Posted on 02-02-2016 09:43 PM
@true[robby] Does your EA script have a shebang line at the top, like #!/bin/sh
for example? Your post above doesn't contain it so its unclear.
Posted on 02-02-2016 10:21 PM
Yes it does.
Posted on 02-02-2016 10:40 PM
@true[robby] OK, I just took a closer look and I think I see the issue. The hostname -f command for getting the ComputerName is most likely messing things up. On my system, which is AD joined, it returns a full hostname in the format of computername.domain.company.com
that's not going to work in an API script since that's not actually the computer name.
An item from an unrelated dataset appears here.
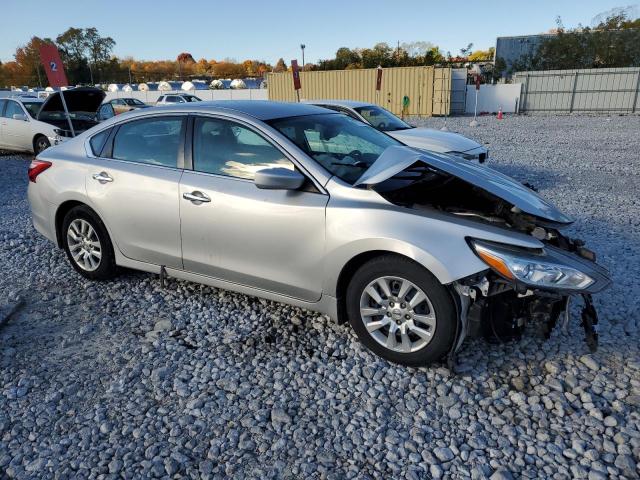 1N4AL3AP5HC295394 - 2017 NISSAN ALTIMA 2.5 SILVER photo 4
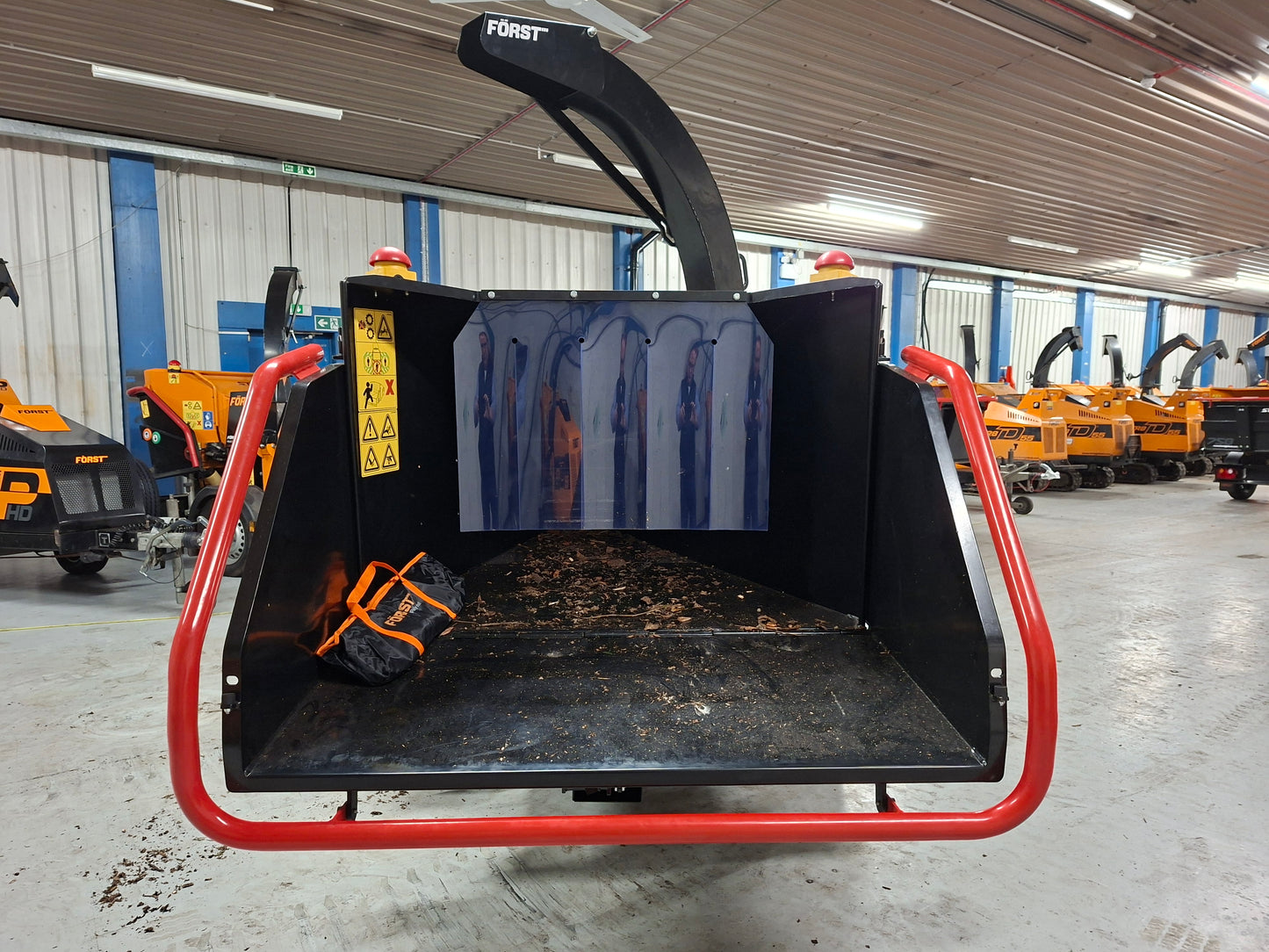 Fully Refurbished Först ST8D | 2020 | 634 Hours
You can get the correct computer name several different ways. Here's just one way:scutil --get ComputerName
But in actuality, it may be safer to use the Serial number in the API call, since some computer names can have odd characters or spaces in them that, if not properly escaped, will throw an error when used in a curl API call.
Getting the serial number in the script:
serialNumber=$(ioreg -rd1 -c IOPlatformExpertDevice | awk -F'"' '/IOPlatformSerialNumber/{print $4}')
You would still need to change the resource url for the API call though, from
JSSResource/computers/name/$computerName/subset/General
to
JSSResource/computers/serialnumber/$serialNumber/subset/General
See if that works after making those changes.
Posted on 02-02-2016 11:38 PM
@mm2270 Both suggestions worked! Our computer names are our asset tag numbers so I shouldn't have a problem but SN is just as good. Thanks!
Posted on 02-10-2016 06:53 AM
I would also like to see this, especially without an API call. I generally agree with @Taylor.Armstrong and @mm2270 — and for similar reasons.